Victor Hugo Pontes
Folha de Sala
Em 2015, celebramos o Dia Mundial da Dança com Victor Hugo Pontes e as suas duas novas criações para públicos diferentes no mesmo espaço cénico: Cair, no âmbito da programação para crianças e jovens, e Fall para o público em geral e para adolescentes. Aqui fica uma breve entrevista a propósito de ambas as criações.
Quando decidiste que querias ser coreógrafo?

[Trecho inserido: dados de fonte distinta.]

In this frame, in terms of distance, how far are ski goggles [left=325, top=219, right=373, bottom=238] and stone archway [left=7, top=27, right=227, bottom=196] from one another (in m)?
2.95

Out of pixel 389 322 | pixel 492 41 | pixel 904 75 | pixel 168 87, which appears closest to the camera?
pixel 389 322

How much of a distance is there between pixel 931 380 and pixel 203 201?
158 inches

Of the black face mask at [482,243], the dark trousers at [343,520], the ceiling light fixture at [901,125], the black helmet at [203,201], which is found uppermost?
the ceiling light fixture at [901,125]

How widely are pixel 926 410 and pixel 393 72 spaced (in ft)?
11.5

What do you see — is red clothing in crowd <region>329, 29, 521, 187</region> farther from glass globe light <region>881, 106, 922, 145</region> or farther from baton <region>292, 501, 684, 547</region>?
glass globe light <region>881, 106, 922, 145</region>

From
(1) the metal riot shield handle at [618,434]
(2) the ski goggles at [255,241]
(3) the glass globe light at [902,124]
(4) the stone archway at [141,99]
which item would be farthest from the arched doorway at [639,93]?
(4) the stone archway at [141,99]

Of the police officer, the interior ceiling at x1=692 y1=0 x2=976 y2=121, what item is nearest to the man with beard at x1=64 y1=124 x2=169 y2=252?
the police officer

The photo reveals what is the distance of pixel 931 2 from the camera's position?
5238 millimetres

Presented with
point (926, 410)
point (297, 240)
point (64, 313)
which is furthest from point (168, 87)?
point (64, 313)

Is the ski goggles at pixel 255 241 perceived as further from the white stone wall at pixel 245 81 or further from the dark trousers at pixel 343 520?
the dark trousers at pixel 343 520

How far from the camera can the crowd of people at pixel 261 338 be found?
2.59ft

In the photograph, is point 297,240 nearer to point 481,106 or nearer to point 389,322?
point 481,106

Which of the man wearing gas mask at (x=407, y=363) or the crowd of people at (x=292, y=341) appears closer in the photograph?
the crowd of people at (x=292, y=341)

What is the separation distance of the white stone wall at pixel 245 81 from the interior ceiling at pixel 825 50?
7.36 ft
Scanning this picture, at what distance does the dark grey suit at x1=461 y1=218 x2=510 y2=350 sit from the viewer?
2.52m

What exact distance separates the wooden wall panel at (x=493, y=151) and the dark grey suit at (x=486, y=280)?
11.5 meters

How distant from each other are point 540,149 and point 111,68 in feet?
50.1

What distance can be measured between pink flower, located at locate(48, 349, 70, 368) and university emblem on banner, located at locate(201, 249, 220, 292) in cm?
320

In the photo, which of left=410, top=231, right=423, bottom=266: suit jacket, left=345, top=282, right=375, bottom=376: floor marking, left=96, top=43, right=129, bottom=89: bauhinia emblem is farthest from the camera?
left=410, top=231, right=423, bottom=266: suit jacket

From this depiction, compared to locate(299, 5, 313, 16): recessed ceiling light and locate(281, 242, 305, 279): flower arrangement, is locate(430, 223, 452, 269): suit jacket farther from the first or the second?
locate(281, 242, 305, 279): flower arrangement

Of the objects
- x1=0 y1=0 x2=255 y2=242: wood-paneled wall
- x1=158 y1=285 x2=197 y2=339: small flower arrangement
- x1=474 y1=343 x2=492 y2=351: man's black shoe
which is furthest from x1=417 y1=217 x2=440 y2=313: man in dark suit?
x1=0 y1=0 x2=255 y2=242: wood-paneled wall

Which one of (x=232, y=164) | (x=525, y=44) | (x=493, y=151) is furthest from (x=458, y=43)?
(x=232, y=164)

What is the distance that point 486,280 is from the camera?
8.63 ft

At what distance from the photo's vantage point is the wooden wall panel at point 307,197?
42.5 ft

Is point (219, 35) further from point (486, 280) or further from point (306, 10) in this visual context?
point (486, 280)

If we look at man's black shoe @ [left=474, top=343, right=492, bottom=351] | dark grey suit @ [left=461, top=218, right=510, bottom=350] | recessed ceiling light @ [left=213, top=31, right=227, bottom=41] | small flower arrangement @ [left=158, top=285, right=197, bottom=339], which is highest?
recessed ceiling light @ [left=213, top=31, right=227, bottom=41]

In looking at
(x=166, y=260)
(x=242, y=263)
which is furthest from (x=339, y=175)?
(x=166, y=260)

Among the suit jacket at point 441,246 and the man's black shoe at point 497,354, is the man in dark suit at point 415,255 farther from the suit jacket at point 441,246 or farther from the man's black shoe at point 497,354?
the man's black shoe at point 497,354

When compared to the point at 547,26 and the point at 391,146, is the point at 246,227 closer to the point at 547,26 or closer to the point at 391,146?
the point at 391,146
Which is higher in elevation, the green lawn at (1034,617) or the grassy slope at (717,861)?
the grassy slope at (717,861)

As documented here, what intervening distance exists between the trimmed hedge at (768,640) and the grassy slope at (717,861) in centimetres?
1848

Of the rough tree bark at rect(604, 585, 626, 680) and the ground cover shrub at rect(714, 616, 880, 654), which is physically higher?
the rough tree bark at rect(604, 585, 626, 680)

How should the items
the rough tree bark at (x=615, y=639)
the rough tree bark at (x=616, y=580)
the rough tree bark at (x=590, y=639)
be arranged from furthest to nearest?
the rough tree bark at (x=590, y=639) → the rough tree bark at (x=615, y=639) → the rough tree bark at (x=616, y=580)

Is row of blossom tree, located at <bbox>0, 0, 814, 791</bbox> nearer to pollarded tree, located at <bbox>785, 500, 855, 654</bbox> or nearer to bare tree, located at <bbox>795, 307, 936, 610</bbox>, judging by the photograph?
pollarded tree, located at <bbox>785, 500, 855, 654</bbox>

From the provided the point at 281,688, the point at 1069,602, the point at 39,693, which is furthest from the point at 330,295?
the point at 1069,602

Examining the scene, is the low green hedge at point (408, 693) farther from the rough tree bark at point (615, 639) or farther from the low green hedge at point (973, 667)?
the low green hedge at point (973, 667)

Na verdade, eu não decidi nada – as circunstâncias decidiram por mim. Quando era miúdo, dançava num rancho folclórico, porque a minha família não tinha capacidade financeira para me inscrever numa escola de dança. Além disso, naquele tempo e numa cidade de província, como é o caso de Guimarães, não era lá muito bem visto um rapaz praticar dança clássica mais conhecida por ballet. No rancho folclórico pelo menos dançava, já era qualquer coisa e isso deixava-me feliz. Muito mais tarde, depois de ter estudado Artes Plásticas (Pintura) na faculdade de Belas Artes do Porto e Teatro numa escola profissional na mesma cidade – o Balleteatro, percebi que a dança era a linguagem artística onde eu conseguia dar forma a todo o conhecimento que tinha adquirido ao longo do tempo através da minha formação. E foi assim que comecei a coreografar – que para mim é desenhar no espaço com os corpos dos bailarinos e os seus movimentos. Só que é um desenho que se está sempre a construir e a apagar e só fica na memória de quem o vê.
Porque é que o teu espetáculo se chama Cair?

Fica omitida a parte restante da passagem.